As such, with the continued surge as BRK.B eclipsed its ATH recently, I assessed Buffett would probably temper his optimism further, as he’s known to favor repurchases when Berkshire’s shares are undervalued. Based on BRK.B’s valuation relative to its historical averages, I assessed that it’s arguable that Berkshire shares are considered fairly valued.
However, some investors could still find it attractive for a wide-moat company like Berkshire despite its fair valuation.
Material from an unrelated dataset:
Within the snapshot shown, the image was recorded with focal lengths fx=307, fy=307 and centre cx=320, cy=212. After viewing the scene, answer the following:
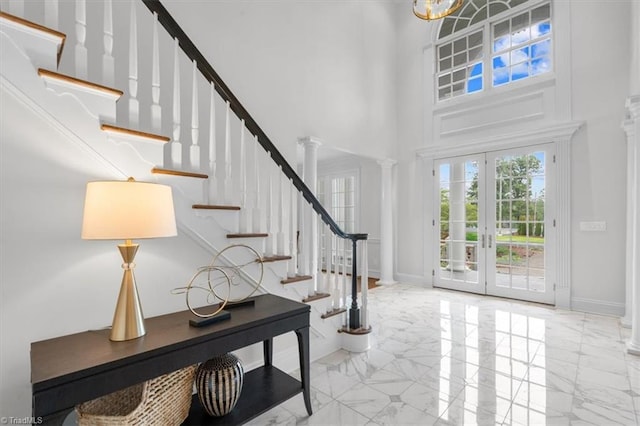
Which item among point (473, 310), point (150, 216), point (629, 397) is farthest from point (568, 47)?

Furthermore, BRK.B’s momentum grade of “A” suggests investors have not rotated out of BRK.B, even as it surged higher.
Notwithstanding the market’s optimism, I assessed that Berkshire stock’s price action is at a critical juncture against the S&P 500 (SP500), suggesting a rotation back into the market seems to be in store.
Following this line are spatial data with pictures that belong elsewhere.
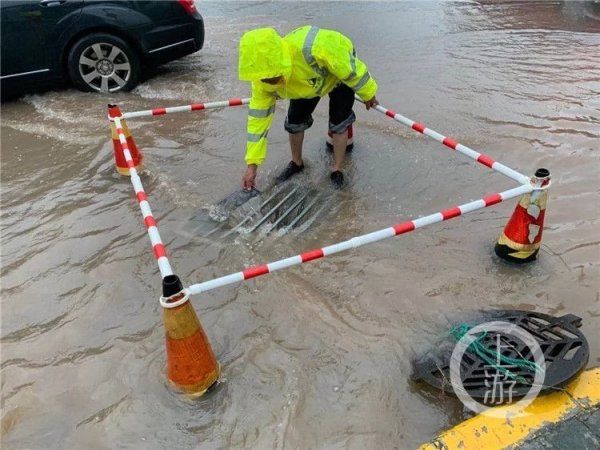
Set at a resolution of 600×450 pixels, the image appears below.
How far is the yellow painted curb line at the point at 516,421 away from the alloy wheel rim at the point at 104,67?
580 cm

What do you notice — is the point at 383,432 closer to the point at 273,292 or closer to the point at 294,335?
the point at 294,335

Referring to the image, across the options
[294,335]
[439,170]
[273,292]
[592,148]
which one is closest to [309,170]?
[439,170]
As seen above, SPY has underperformed BRK.B since topping out in November 2021. As discussed earlier, the market has shifted in favor of Buffett, corroborated by the “A” momentum grade.
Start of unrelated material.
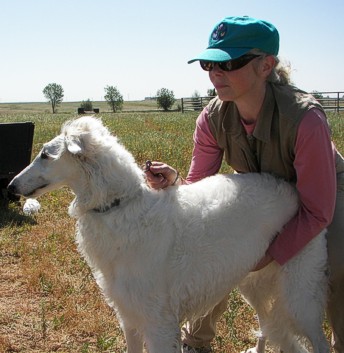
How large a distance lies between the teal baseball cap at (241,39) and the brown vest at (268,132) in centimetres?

However, note that SPY/BRK.B is generally in a massive long-term consolidation range with relatively well-defined support and resistance since the global financial crisis in 2008/09. The critical resistance zone also resulted in significant reversals for SPY/BRK.B in July 2020 and November 2021.
In addition, SPY outperformed BRK.B when SPY/BRK.B bottomed out in January 2019 and January 2023. With SPY/BRK.B re-testing its long-term support zone recently, I assessed a possible reversal (not validated yet), and an outperformance signal for SPY needs to be observed.
Hence, if investors missed BRK.B’s highly attractive buy levels for BRK.B earlier in the year, investors should consider sitting out the recent surge, as a rotation back into the market could see BRK.B underperform.
Rating: Maintain Hold.
Important note: Investors are reminded to do their due diligence and not rely on the information provided as financial advice. Please always apply independent thinking and note that the rating is not intended to time a specific entry/exit at the point of writing unless otherwise specified.